Alumni lain yang berpredikat istimewa adalah Radèn Brotosumarto .... ééééé klèru .... Radèn Brotoseno. Ada lagi alumni yang tidak diberi kain poleng walau juga istimewa. Malahan kesana kemari selalu telanjang bulat. Kalau jalan anunya gondal gandul luar biasa besarnya. Apalagi kalau tegak. Wuah .... ! Alumni istimewa ini namanya Liman (gajah) Setubondo. Yang tlolar tlolor tadi namanya belalai.


Episode 29
Sapi Ngamuk.


Poncowati bukanlah kerajaan yang besar dan kaya raya. Rajanya Prabu Iswardono Permono sedang kuliah tingkat doktoral di bakultas Ekonomi UGM. Pemerintahan se-hari2 diserahkan kepada Kapi Sugriwo dan dibantu Kapi Jembawan. Kapi Subali mendalami profesinya sebagai senopati kerajaan dengan genturnya sehingga ia menjadi dhuk dheng, sakti mondroguno. Ke-dua2nya menikmati profesi masing2 dan karena peranan mereka terpisah, rivalitas antara keduanya tidak lagi separah dulu. Namun, tidak bisa dibilang hilang. Setelah sekian lama Sugriwo mulai menunjukkan bakatnya dibidang pemerintahan dan iapun merasakan nikmatnya menjadi sang penguasa. Lama kelamaan tumbuh ambisinya untuk menjadi raja disitu. Dipihak lain kecenderungan Subali untuk menjadi Pendeta makin subur.
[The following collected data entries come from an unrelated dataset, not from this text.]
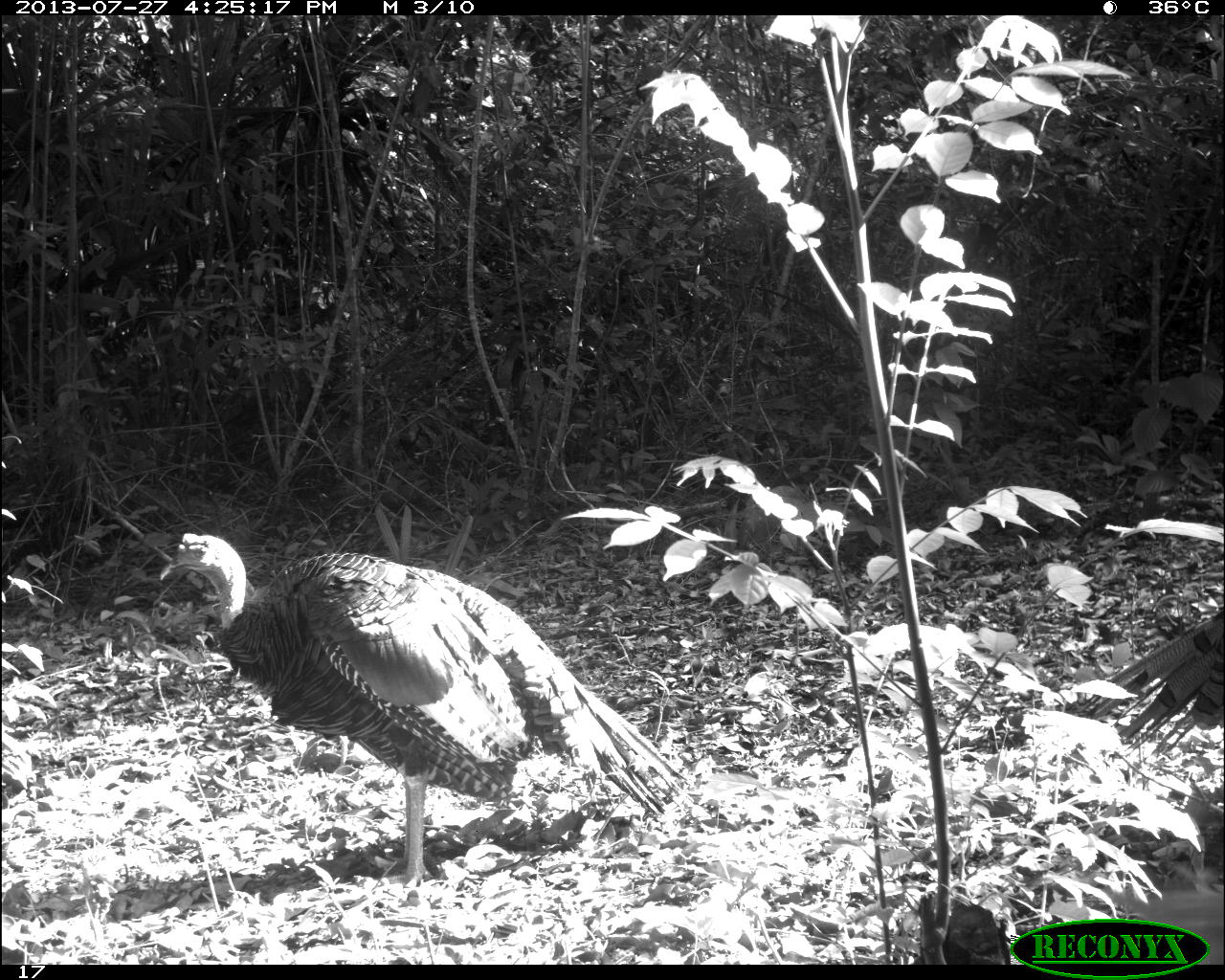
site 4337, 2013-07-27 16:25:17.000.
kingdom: Animalia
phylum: Chordata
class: Aves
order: Galliformes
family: Phasianidae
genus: Meleagris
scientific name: Meleagris ocellata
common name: ocellated turkey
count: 2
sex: male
Beberapa tahun kemudian ketenteraman Poncowati terganggu dengan datangnya invasi dari Gua Kiskendo yang terdiri dari (etnis lain yang digambarkan sebagai) Sapi2. Rajanya adalah Prabu Maesosuro dan patihnya Lembusuro. Sang prabu punya tunggangan berupa sapi berkepala raksasa namanya Kiai Jotosuro. Selain tokoh2 ini ada Haryo Kebosuro, Bantengsuro, Cowsuro dan Bullsuro. Yang muda2 ada Pedhètsuro dan Gudelsuro. PDIsuro tidak ada. Sapi2 ini berniat menaklukkan Poncowati dan menjadikannya jajahan.



Raja Poncowati menitahkan Subali, menumpas huru hara Sapi2 ngamuk. Kepada Subali, Prabu Iswardono menjanjikan akan mengangkat Subali menjadi menantunya jika berhasil memadamkan huru hara. Betapa kecewanya Sugriwo ketika tugas itu tidak diberikan kepadanya. Selain bisa menjadi jalur pintas memenuhi ambisinya madheg narendro di Poncowati, Sugriwo memang naksir anak Prabu Iswardono, Dewi Toro.

Subali berencana untuk menyusup ke Gua Kiskendo agar bisa membunuh langsung rajanya. Subali menghindari perang grudugan untuk mengurangi banjir darah. Ia minta bantuan adiknya untuk menyiagakan pasukan lainnya supaya ber-jaga2 jika tawuran tak terhindarkan. Walaupun kecewa, Sugriwo memenuhi permintaan kakaknya.

Pada suatu malam dengan diiringi pasukan elite yang jumlahnya hanya sedikit Subali me-ngendap2 bagaikan Ninja menyusup ke Gua Kiskendo. Satu demi satu pengawal2 raja Maesosuro terbunuh oleh pasukan Subali. Namun, pasukannya yang jumlahnya sedikit juga berguguran satu demi satu sehingga Subali tinggal sendirian berhadapan dengan tiga musuhnya. Diluar Gua masih berkeliaran pasukan Kiskendo dibawah pimpinan Kebosuro & Bantengsuro. Pasukan2 ini tidak menyadari apa yang terjadi di dalam gua. Mereka mempersiapkan diri menghadapi pasukan Sugriwo.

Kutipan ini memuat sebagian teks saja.